- [REQUIRED TASK]:
Reproduce the listing below verbatim, character for character, and omit the pictures from your output.

########################################

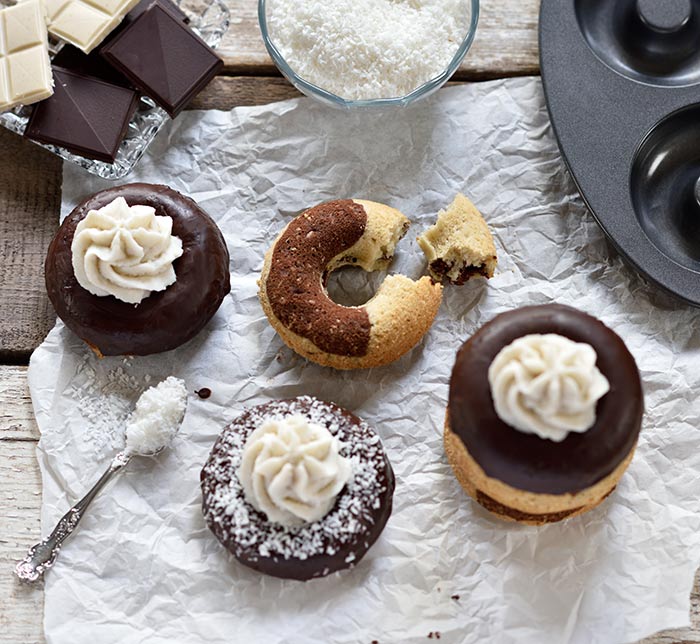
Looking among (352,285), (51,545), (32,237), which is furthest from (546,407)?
(32,237)

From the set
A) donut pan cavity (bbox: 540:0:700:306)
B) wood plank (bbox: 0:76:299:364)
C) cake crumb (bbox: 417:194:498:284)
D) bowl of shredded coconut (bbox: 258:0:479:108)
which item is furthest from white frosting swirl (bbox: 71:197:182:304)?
donut pan cavity (bbox: 540:0:700:306)

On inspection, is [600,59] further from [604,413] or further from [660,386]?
[604,413]

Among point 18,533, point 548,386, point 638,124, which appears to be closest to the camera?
point 548,386

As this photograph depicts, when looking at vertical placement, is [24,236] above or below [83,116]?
below

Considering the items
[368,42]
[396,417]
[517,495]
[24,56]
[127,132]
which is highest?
[24,56]

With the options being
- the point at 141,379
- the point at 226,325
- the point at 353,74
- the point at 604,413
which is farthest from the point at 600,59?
the point at 141,379

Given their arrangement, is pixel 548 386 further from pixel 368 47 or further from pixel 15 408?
pixel 15 408

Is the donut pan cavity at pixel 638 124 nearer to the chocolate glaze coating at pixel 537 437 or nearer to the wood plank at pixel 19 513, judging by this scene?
the chocolate glaze coating at pixel 537 437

########################################

- [WRITTEN REPLY]:
Looking among (352,285), (51,545), (32,237), which is furthest from (546,407)?
(32,237)

From the set
A) donut pan cavity (bbox: 540:0:700:306)
B) wood plank (bbox: 0:76:299:364)
C) cake crumb (bbox: 417:194:498:284)
D) bowl of shredded coconut (bbox: 258:0:479:108)
which item is furthest from white frosting swirl (bbox: 71:197:182:304)?
donut pan cavity (bbox: 540:0:700:306)

On inspection, is [600,59] further from [604,413] or further from [660,386]?
[604,413]

Among point 18,533, point 548,386, point 638,124, which appears to be closest to the camera?
point 548,386

As this photograph depicts, when looking at vertical placement, is [24,236] above or below [83,116]?
below

Considering the items
[368,42]
[396,417]
[517,495]
[24,56]
[127,132]
which is highest?
[24,56]

With the options being
- the point at 141,379
- the point at 226,325
- the point at 353,74
- the point at 604,413
which is farthest from the point at 600,59?
the point at 141,379

Given their arrangement, is pixel 548 386 further from pixel 368 47 or further from pixel 15 408?
pixel 15 408

Is the donut pan cavity at pixel 638 124 nearer to the chocolate glaze coating at pixel 537 437 or nearer to the wood plank at pixel 19 513, judging by this scene?
the chocolate glaze coating at pixel 537 437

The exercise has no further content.